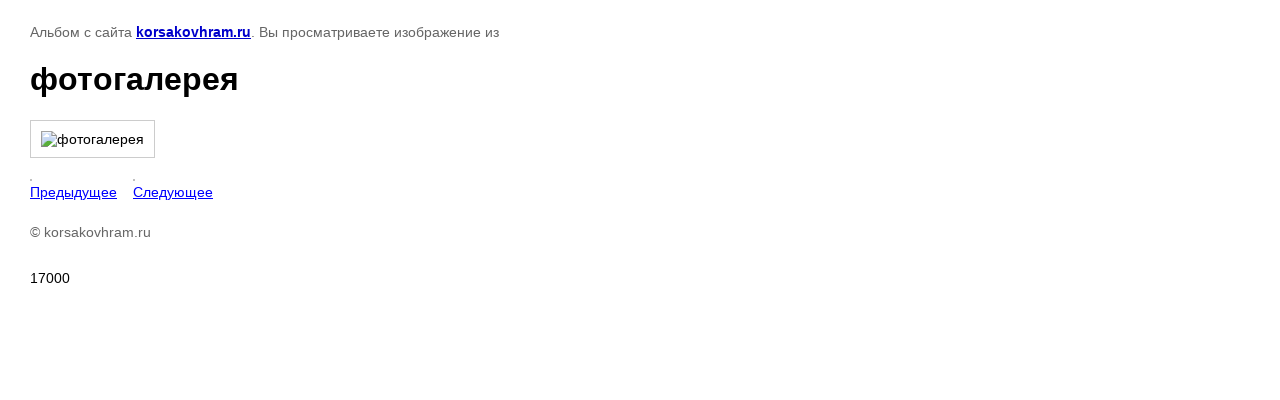

--- FILE ---
content_type: text/html; charset=utf-8
request_url: http://korsakovhram.ru/fotogalereya/photo/606068821
body_size: 1430
content:

								

	

	
	<!DOCTYPE html>
	<html>
	<head>
		<title>Фотогалерея - Самый Южный Храм Сахалина</title>
		<meta name="description" content="Фотогалерея - Самый Южный Храм Сахалина">
		<meta name="keywords" content="Фотогалерея - Самый Южный Храм Сахалина">
		<meta name="robots" content="all"/>
		<meta name="revisit-after" content="31 days">
		<meta http-equiv="Content-Type" content="text/html; charset=UTF-8">
		<meta name="viewport" content="width=device-width, initial-scale=1.0, maximum-scale=1.0, user-scalable=no">
		<style type="text/css">
			
			body, td, div { font-size:14px; font-family:arial; background-color: white; margin: 0px 0px; } 
			p { color: #666; } 
			body { padding: 10px 30px; } 
			a { color: blue; }
			a.back { font-weight: bold; color: #0000cc; text-decoration: underline; } 
			img { border: 1px solid #c0c0c0; } 
			div { width: auto/*700px*/; display: inline-block; max-width: 100%;}
			h1 { font-size: 32px; } 
			.gallery2_album_photo_nav {margin: 10px 0;}
			.gallery2_album_photo_nav a{display: inline-block;}
			.gallery2MediumImage {padding: 10px; border: 1px solid #ccc; box-sizing: border-box; height: auto; max-width: 100%;}
			
		</style>
	 </head>
	 <body>
	 		 			<p>
			Альбом <a href="/fotogalereya/album" name="gallery"></a> с сайта <a class="back" href="http://korsakovhram.ru/">korsakovhram.ru</a>.
			Вы просматриваете изображение  из 
		</p>
		<h1>фотогалерея</h1>
				<div>
		<img alt="фотогалерея" src="" class="gallery2MediumImage" />
		</div><br>
		<div class="gallery2_album_photo_nav">
							<a href="/fotogalereya/photo">
			<img src="" /><br />
			Предыдущее
		</a>
				&nbsp;&nbsp;
							
			<a href="/fotogalereya/photo">
				<img src="" /><br />
				Следующее
			</a>
			
				</div>
		<p>&copy; korsakovhram.ru</p>
		<br clear="all">
		17000
<!--__INFO2026-01-19 01:02:27INFO__-->

	
<!-- assets.bottom -->
<!-- </noscript></script></style> -->
<script src="/my/s3/js/site.min.js?1768462484" ></script>
<script src="/my/s3/js/site/defender.min.js?1768462484" ></script>
<script >/*<![CDATA[*/
var megacounter_key="18d7c98b2dec38a509846a9f570574f8";
(function(d){
    var s = d.createElement("script");
    s.src = "//counter.megagroup.ru/loader.js?"+new Date().getTime();
    s.async = true;
    d.getElementsByTagName("head")[0].appendChild(s);
})(document);
/*]]>*/</script>
<script >/*<![CDATA[*/
$ite.start({"sid":790088,"vid":793704,"aid":897786,"stid":4,"cp":21,"active":true,"domain":"korsakovhram.ru","lang":"ru","trusted":false,"debug":false,"captcha":3});
/*]]>*/</script>
<!-- /assets.bottom -->
</body>
	</html>


--- FILE ---
content_type: text/javascript
request_url: http://counter.megagroup.ru/18d7c98b2dec38a509846a9f570574f8.js?r=&s=1280*720*24&u=http%3A%2F%2Fkorsakovhram.ru%2Ffotogalereya%2Fphoto%2F606068821&t=%D0%A4%D0%BE%D1%82%D0%BE%D0%B3%D0%B0%D0%BB%D0%B5%D1%80%D0%B5%D1%8F%20-%20%D0%A1%D0%B0%D0%BC%D1%8B%D0%B9%20%D0%AE%D0%B6%D0%BD%D1%8B%D0%B9%20%D0%A5%D1%80%D0%B0%D0%BC%20%D0%A1%D0%B0%D1%85%D0%B0%D0%BB%D0%B8%D0%BD%D0%B0&fv=0,0&en=1&rld=0&fr=0&callback=_sntnl1768798765654&1768798765654
body_size: 198
content:
//:1
_sntnl1768798765654({date:"Mon, 19 Jan 2026 04:59:25 GMT", res:"1"})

# # # #

# [Exercise description]
Whenever a line above includes "Сахалина", copy it in full.

# [Response for this exercise]
		<title>Фотогалерея - Самый Южный Храм Сахалина</title>
		<meta name="description" content="Фотогалерея - Самый Южный Храм Сахалина">
		<meta name="keywords" content="Фотогалерея - Самый Южный Храм Сахалина">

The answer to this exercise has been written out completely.